* Begin Data provided *
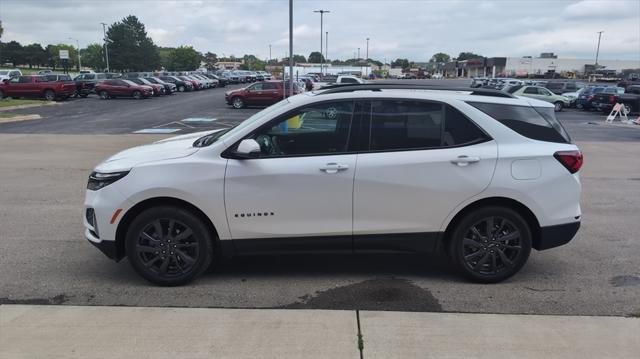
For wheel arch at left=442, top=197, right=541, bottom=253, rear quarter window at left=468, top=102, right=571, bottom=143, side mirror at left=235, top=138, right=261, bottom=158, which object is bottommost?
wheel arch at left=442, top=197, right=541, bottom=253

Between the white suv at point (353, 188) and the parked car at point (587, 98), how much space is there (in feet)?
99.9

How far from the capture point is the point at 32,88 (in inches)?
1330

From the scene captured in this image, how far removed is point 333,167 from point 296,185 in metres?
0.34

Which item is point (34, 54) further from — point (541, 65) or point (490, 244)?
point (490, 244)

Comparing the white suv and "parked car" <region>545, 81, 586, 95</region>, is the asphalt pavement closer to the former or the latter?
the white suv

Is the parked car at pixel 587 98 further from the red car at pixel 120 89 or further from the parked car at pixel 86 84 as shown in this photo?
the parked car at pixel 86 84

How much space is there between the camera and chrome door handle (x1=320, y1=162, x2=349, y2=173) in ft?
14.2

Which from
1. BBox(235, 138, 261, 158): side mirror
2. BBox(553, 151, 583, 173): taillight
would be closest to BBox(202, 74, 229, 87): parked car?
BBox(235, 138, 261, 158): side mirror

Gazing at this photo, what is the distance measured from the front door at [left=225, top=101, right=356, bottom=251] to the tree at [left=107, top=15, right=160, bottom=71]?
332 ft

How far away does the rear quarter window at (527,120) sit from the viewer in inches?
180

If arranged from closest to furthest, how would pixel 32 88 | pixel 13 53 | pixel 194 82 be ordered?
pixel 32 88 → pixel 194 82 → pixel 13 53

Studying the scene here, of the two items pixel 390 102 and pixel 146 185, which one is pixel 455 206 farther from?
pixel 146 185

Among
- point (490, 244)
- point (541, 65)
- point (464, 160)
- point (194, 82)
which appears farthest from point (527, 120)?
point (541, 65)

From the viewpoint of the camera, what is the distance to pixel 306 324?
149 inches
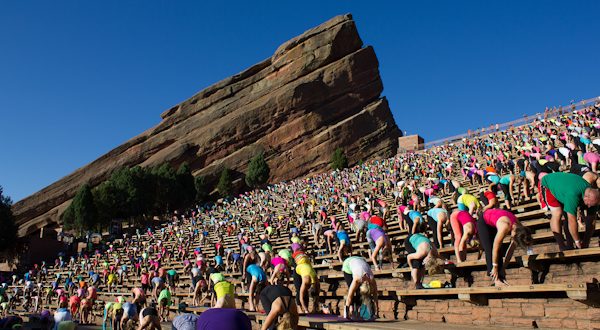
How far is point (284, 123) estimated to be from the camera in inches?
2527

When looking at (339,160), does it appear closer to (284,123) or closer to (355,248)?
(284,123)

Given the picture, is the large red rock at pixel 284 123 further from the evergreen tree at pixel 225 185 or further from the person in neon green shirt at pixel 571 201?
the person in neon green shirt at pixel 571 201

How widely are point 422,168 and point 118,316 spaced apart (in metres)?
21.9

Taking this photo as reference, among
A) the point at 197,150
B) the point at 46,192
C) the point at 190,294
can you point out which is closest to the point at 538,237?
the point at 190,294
* End Data provided *
* Begin Data provided *
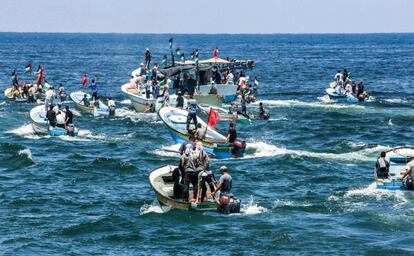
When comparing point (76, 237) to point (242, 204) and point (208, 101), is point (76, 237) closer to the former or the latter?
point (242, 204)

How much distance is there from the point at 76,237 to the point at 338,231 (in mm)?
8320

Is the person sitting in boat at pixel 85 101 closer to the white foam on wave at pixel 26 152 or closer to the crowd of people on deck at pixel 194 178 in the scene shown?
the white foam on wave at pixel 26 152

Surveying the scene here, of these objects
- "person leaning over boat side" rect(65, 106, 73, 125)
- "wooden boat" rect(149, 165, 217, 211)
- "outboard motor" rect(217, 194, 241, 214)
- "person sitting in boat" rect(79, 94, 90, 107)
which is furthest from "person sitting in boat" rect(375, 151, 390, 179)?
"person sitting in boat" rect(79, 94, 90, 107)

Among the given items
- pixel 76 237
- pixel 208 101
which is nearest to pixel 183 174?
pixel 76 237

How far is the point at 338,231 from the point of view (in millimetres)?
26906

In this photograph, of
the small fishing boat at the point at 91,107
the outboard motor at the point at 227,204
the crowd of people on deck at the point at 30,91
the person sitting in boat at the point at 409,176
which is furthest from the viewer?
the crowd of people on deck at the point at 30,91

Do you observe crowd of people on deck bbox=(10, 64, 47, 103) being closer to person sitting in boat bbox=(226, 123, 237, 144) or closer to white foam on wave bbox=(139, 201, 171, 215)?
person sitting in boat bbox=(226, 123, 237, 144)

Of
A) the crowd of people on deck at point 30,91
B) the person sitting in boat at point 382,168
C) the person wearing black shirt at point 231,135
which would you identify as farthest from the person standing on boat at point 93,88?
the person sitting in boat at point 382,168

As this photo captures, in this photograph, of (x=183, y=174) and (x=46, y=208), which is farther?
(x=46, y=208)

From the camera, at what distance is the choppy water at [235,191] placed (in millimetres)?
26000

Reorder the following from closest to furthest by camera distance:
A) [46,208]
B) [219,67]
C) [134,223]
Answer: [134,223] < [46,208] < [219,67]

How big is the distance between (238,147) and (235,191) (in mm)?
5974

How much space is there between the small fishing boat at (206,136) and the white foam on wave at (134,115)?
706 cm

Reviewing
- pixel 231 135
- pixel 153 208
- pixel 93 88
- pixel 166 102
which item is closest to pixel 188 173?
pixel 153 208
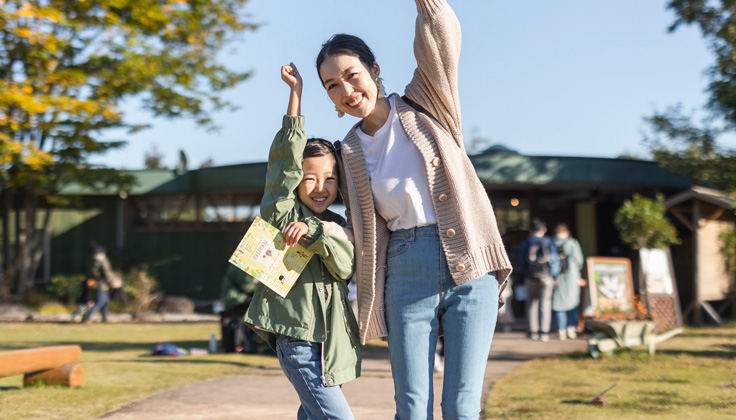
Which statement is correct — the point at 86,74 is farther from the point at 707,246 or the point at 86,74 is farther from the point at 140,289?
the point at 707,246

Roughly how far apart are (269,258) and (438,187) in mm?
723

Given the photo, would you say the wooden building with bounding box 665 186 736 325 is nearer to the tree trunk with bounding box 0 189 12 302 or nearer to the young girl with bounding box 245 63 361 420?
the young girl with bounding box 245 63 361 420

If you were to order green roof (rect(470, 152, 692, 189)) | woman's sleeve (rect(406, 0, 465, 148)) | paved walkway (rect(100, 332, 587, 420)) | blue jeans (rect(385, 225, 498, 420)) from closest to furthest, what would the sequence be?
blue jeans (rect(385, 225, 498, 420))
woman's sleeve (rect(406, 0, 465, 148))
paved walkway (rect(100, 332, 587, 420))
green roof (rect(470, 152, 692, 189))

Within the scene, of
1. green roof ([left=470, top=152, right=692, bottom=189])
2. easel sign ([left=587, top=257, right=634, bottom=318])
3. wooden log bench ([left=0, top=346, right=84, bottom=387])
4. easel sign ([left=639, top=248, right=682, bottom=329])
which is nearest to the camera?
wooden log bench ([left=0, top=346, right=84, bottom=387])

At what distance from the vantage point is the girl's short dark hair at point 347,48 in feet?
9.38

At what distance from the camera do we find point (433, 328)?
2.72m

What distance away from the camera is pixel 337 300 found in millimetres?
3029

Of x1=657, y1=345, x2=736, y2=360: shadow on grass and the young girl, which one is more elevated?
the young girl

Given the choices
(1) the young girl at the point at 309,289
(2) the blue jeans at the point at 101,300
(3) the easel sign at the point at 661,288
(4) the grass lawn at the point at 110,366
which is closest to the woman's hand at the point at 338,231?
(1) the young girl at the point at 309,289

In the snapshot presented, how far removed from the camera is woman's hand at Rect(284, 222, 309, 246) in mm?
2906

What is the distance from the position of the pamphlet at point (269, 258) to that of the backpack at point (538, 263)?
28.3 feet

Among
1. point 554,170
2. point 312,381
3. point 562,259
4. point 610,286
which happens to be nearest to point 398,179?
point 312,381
* End Data provided *
* Begin Data provided *
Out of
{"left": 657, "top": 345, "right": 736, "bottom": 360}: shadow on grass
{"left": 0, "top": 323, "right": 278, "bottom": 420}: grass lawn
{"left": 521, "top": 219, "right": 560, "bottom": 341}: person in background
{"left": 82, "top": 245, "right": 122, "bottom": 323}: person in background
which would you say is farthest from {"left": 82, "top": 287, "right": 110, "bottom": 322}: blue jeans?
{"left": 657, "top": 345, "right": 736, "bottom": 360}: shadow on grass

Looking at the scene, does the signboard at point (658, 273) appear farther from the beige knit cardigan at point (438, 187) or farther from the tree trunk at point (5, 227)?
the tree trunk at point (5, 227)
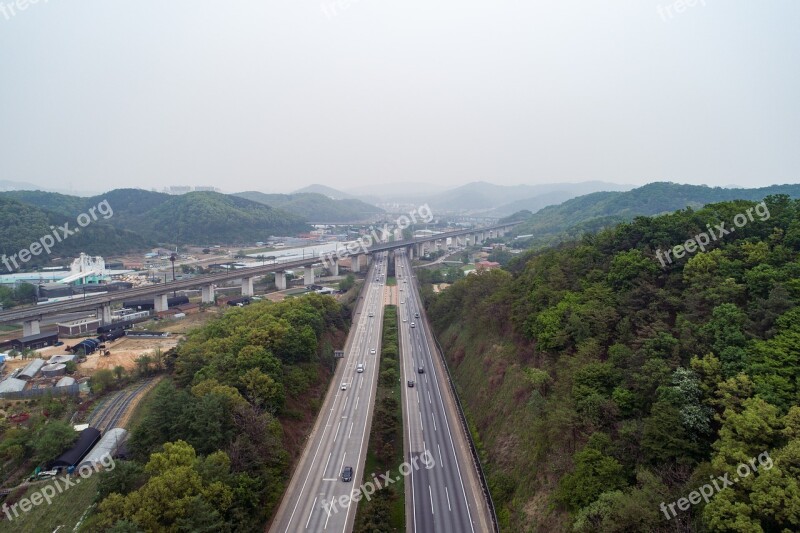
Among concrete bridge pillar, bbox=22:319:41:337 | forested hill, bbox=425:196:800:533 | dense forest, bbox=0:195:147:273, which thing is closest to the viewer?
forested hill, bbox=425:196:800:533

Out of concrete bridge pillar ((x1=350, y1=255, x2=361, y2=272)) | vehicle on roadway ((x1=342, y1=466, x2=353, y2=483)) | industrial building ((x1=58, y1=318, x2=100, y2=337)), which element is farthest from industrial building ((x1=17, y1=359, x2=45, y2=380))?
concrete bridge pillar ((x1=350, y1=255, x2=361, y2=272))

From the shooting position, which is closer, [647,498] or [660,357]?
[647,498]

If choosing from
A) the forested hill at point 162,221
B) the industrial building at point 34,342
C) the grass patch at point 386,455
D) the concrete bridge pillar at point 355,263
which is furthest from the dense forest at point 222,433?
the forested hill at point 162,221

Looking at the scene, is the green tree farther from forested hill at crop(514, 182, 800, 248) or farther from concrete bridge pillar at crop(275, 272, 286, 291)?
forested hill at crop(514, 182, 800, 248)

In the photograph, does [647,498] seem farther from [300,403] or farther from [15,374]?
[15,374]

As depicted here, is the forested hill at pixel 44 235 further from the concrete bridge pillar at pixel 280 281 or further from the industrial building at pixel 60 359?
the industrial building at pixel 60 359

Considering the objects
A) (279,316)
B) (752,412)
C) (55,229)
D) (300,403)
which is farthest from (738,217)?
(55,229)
* End Data provided *
§ Goal
How many lines of the records above contain the string "roof"? Reply with the number only.

§ The output
3